Frances Anne Kemble

(27 November 1809 - 15 January 1893 / London, England)

Autumn - Poem by Frances Anne Kemble

Thou comest not in sober guise,
In mellow cloak of russet clad—
Thine are no melancholy skies,
Nor hueless flowers pale and sad;
But, like an emperor, triumphing,
With gorgeous robes of Tyrian dyes,
Full flush of fragrant blossoming,
And glowing purple canopies.
How call ye this the season's fall,
That seems the pageant of the year,
Richer and brighter far than all
The pomp that spring and summer wear?
Red falls the westering light of day
On rock and stream and winding shore;
Soft woody banks and granite gray
With amber clouds are curtained o'er;
The wide clear waters sleeping lie
Beneath the evening's wings of gold,
And on their glassy breast the sky
And banks their mingled hues unfold.

Far in the tangled woods, the ground
Is strewn with fallen leaves, that lie
Like crimson carpets all around
Beneath a crimson canopy.
The sloping sun with arrows bright
Pierces the forest's waving maze;
The universe seems wrapt in light,—
A floating robe of rosy haze.
O Autumn! thou art here a king;
And round thy throne the smiling hours
A thousand fragrant tributes bring
Of golden fruits and blushing flowers.

Oh! not upon thy fading fields and fells
In such rich garb doth Autumn come to thee,
My home!—but o'er thy mountains and thy dells
His footsteps fall slowly and solemnly,
Nor flower nor bud remaineth there to him,
Save the faint-breathing rose, that, round the year,
Its crimson buds and pale soft blossoms dim,
In lowly beauty constantly doth wear.
O'er yellow stubble lands, in mantle brown,
He wanders through the wan October light;
Still as he goeth, slowly stripping down
The garlands green that were the spring's delight.
At morn and eve thin silver vapours rise
Around his path; but sometimes at mid-day
He looks along the hills with gentle eyes,
That make the sallow woods and fields seem gay.

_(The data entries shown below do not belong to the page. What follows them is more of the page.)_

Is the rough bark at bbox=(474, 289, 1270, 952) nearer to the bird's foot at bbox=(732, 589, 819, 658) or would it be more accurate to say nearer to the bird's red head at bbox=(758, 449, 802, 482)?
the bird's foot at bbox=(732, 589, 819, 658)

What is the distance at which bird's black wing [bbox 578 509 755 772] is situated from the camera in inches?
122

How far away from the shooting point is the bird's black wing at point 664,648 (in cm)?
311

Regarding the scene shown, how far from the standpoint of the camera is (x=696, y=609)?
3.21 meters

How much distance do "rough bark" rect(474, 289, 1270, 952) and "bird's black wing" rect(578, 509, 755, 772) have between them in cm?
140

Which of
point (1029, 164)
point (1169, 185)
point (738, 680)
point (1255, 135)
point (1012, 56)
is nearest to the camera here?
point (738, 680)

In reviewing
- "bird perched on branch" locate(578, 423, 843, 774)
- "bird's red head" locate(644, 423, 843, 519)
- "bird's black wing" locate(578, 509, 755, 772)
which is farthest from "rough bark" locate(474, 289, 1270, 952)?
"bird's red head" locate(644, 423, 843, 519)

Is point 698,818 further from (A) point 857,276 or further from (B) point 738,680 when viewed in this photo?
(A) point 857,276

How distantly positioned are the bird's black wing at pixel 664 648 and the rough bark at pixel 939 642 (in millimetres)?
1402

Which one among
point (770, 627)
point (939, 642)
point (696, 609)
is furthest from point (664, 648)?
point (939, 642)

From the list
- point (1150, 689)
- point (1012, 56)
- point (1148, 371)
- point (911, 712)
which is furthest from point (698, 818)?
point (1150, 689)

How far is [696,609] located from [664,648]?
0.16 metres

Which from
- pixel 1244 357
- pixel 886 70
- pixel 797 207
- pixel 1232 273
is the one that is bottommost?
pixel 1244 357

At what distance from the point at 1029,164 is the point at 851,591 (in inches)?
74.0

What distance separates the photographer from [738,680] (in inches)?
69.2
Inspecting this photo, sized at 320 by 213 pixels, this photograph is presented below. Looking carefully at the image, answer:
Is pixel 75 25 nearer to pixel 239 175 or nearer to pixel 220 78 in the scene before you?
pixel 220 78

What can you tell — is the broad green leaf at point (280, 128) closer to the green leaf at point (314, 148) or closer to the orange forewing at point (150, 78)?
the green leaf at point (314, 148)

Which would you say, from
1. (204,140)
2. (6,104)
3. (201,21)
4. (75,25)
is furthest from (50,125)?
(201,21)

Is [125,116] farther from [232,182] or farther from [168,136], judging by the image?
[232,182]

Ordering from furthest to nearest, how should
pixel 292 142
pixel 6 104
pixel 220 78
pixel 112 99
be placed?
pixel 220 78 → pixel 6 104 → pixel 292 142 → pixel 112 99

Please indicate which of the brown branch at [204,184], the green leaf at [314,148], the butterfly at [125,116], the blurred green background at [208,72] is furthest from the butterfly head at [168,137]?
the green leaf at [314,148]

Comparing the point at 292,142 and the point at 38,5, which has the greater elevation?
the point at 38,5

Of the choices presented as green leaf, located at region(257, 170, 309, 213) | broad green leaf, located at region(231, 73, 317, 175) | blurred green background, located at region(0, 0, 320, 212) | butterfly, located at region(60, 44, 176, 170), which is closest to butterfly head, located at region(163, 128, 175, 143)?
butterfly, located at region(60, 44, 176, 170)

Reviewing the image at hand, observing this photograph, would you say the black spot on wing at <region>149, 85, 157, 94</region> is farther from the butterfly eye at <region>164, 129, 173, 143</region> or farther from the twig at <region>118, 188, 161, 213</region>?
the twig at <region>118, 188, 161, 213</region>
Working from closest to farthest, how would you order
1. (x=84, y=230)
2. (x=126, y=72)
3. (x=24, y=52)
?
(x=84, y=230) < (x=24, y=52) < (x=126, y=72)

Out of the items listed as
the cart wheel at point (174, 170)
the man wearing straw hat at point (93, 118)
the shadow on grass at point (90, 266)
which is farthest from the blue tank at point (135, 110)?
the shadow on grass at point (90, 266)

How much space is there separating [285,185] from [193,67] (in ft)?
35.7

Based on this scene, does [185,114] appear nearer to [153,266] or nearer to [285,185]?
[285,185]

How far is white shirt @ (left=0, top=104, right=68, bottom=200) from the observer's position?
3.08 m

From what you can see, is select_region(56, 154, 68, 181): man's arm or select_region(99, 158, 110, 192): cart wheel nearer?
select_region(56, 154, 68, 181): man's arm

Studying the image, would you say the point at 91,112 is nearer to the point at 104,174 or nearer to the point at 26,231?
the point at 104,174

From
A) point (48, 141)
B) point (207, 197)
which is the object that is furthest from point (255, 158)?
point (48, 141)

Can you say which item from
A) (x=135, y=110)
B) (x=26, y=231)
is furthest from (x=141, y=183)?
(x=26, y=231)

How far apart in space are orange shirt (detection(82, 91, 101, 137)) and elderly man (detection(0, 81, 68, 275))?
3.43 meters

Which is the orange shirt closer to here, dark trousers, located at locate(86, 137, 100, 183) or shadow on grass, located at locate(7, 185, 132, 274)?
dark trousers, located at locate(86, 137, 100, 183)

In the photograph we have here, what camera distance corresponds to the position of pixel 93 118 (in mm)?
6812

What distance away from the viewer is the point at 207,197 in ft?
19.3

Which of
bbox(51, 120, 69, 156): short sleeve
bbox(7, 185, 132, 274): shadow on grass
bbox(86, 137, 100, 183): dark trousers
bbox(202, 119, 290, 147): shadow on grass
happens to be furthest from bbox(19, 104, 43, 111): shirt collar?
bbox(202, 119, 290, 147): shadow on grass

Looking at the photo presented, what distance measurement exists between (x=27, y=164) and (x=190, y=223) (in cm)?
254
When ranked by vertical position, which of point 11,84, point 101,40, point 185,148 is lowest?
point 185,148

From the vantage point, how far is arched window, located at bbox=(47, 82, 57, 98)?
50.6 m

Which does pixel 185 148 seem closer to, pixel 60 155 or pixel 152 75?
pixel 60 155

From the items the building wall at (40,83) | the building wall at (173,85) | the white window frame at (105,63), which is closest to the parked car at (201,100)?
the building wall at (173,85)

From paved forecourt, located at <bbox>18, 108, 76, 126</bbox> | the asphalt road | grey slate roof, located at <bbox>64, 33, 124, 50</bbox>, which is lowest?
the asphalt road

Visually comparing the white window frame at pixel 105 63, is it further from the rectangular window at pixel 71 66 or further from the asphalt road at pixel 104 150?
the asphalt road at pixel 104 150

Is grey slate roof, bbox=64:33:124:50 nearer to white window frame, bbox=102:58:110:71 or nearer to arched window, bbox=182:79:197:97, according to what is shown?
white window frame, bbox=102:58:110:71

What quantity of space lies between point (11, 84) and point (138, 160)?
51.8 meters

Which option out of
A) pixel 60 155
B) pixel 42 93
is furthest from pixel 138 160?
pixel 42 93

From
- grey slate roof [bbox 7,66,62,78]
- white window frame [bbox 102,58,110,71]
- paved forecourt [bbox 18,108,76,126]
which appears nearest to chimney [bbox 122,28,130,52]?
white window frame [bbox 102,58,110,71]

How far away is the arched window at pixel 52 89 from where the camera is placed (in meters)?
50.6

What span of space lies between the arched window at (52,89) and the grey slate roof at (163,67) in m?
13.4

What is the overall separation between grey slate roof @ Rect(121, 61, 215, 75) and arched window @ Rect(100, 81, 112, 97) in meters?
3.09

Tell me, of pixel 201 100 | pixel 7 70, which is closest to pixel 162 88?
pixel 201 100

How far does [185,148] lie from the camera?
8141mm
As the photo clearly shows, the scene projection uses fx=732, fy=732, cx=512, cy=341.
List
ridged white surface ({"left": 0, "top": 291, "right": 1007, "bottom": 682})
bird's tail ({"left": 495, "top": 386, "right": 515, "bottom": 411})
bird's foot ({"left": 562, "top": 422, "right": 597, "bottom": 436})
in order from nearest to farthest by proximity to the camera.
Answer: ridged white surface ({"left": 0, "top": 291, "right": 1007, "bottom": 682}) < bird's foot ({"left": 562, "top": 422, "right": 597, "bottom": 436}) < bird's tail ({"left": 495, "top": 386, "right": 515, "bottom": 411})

Yet something of sad sov'reignty he hath—
A sceptre crown'd with berries ruby red;
And the cold sobbing wind bestrews his path
With wither'd leaves that rustle 'neath his tread;
And round him still, in melancholy state,
Sweet solemn thoughts of death and of decay,
In slow and hush'd attendance, ever wait,
Telling how all things fair must pass away.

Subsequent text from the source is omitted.